═══ Information given

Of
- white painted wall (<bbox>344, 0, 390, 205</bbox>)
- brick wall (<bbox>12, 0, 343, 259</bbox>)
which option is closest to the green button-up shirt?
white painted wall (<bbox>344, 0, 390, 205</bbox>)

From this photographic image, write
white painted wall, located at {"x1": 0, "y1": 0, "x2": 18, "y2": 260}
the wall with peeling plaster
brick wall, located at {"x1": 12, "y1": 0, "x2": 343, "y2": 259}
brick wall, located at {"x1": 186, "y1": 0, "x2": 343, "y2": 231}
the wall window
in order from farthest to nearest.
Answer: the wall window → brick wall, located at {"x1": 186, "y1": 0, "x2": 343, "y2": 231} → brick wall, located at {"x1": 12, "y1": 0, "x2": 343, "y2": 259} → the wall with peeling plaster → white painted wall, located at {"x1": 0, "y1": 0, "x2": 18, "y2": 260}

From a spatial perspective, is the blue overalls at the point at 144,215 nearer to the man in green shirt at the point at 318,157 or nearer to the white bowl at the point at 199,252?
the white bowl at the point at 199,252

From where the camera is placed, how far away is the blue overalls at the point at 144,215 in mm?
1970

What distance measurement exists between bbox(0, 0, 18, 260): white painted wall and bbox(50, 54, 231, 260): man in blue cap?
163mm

══════
═══ Information given

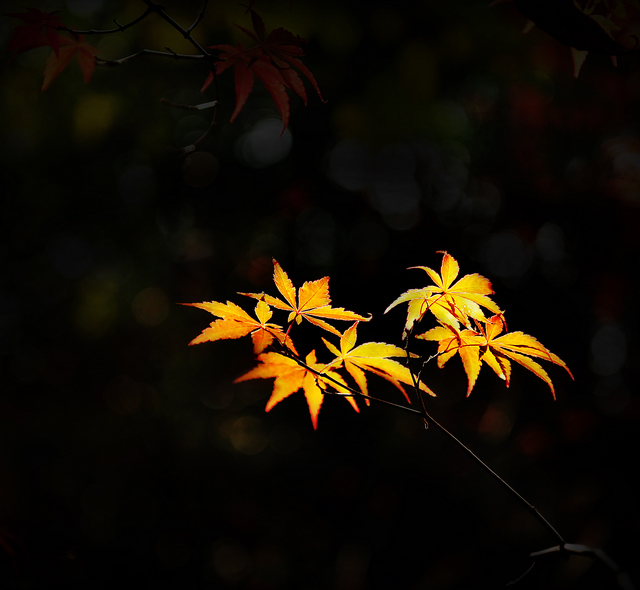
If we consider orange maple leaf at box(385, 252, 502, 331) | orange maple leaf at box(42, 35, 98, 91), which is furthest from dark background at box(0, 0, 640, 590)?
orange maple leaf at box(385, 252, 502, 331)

══════

Instructions to follow: Which lines in the listing contain the string "plaster"? Copy out each of them, matching case exactly.

The response:
the wall with peeling plaster
Answer: the wall window → brick wall, located at {"x1": 186, "y1": 0, "x2": 343, "y2": 231} → brick wall, located at {"x1": 12, "y1": 0, "x2": 343, "y2": 259} → the wall with peeling plaster → white painted wall, located at {"x1": 0, "y1": 0, "x2": 18, "y2": 260}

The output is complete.